J. H.: Ja, diese Idee ist schlussendlich sehr destruktiv. Sie ist unmöglich und auch nicht wünschenswert. Denn wir wollen eine Gesellschaft schaffen, in der wir tun können, was uns gefällt, was wir wollen, was für uns einen Sinn ergibt, kurzum eine heterogene Gesellschaft. Die Konzeption der Risse setzt voraus, dass wir keine andere Wahl haben als von dem Besonderen auszugehen. Wir sind hier, jede und jeder an seinem Ort, und von da aus müssen wir uns bewegen. Ihr könntet mir sagen, »Nein, wir brauchen die Einheit der Linken. Wir müssen von einem Zentrum ausgehen, die Totalität denken, von einem nationalen, globalen Programm ausgehend«, oder von wo aus auch immer. Zuerst einmal scheint mir das nicht realistisch zu sein. Zweitens öffnet das der Bürokratisierung der Bewegung die Tür und drittens schließt es die Unterdrückung vieler realer, überall vorhandener, Bewegungen ein. Ich glaube das genaue Gegenteil trifft zu: anstatt uns von der Totalität her zu denken, müssen wir von unserer Besonderheit ausgehen und unser Zusammenfließen sicherstellen. Es geht nicht um einen Zusammenschluss in der Form, dass eine politische Linie sich durchsetzte.

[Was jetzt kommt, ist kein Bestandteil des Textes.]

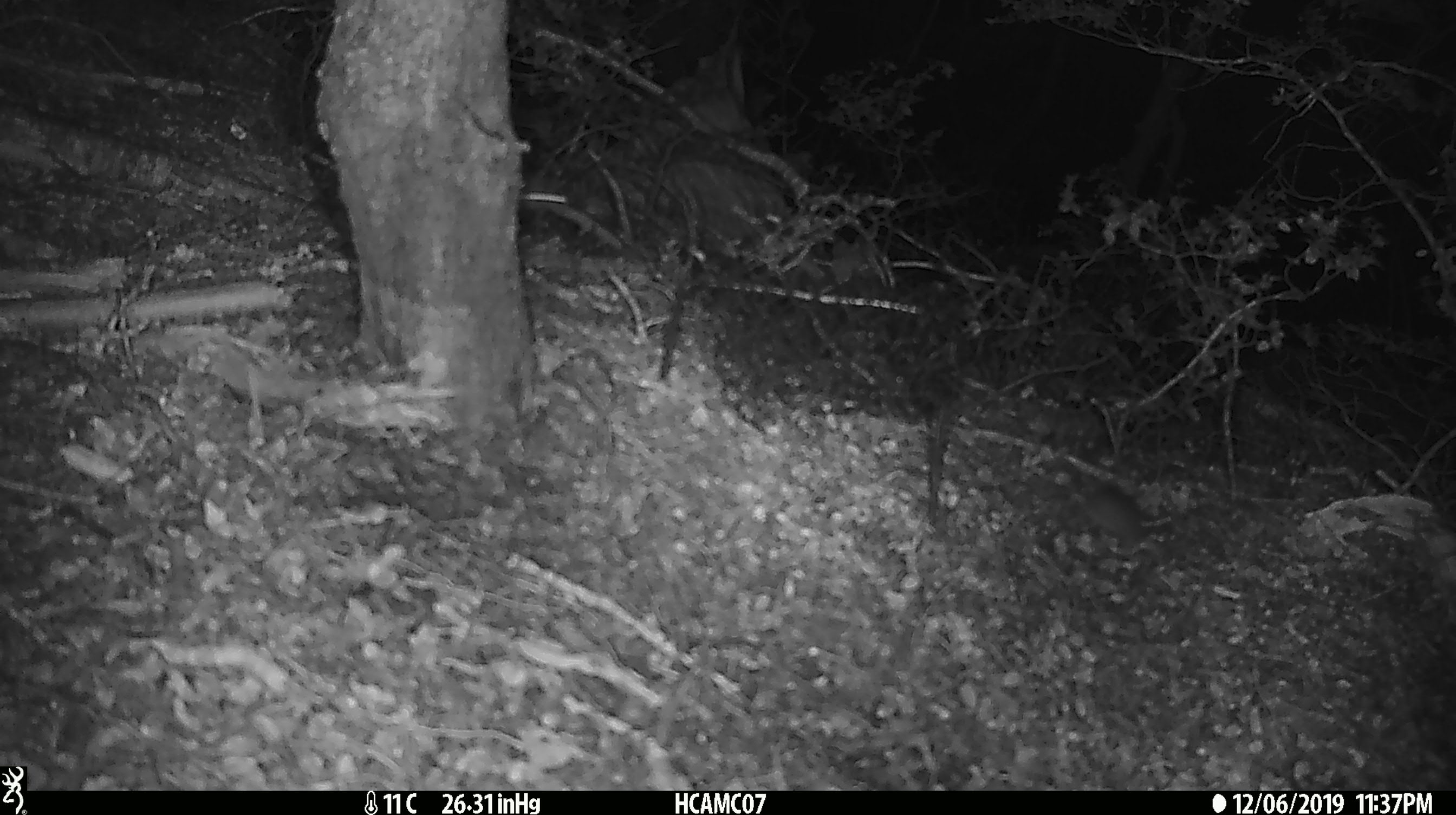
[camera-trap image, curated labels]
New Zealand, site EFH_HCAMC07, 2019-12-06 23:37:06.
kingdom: Animalia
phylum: Chordata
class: Mammalia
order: Rodentia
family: Muridae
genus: Mus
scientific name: Mus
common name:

C. A.: Du schreibst, dass revolutionäres Denken und Praxis notwendigerweise antifetischistisch sein müssen. Kannst du das genauer ausführen? Wie sähe eine revolutionäre Praxis aus, bei der dies im Zentrum steht?

J. H.: Der Kapitalismus ist ein System, das von niemandem kontrolliert wird. Weder durch die Kapitalisten, noch durch die Regierungen. Es ist ein System gesellschaftlicher Verhältnisse, in dem die Dinge herrschen. Das Geld, das Kapital, die verdinglichten Kräfte. Also ist die Revolution ein Prozess, der erstens notwendigerweise erfordert, das Gesellschaftliche als unser verdinglichtes oder fetischisiertes Erschaffen zu verstehen und in dem zweitens Formen der Bestimmung dieses Gesellschaftlichen entwickelt werden müssen. In diesem Sinne denke ich, dass die marxistische Kritik ein Versuch ist, diese Verhältnisse zu entfetischisieren und die menschliche Kreativität ins Zentrum des gesellschaftlichen Universums zu stellen.

C. A.: Du lieferst auch eine Kritik an den Erklärungen des Scheiterns der Revolutionen des 20. Jahrhunderts, in denen immer die Begriffe Ideologie, Hegemonie oder falsches Bewusstsein eine Rolle spielen. Könntest du das erklären?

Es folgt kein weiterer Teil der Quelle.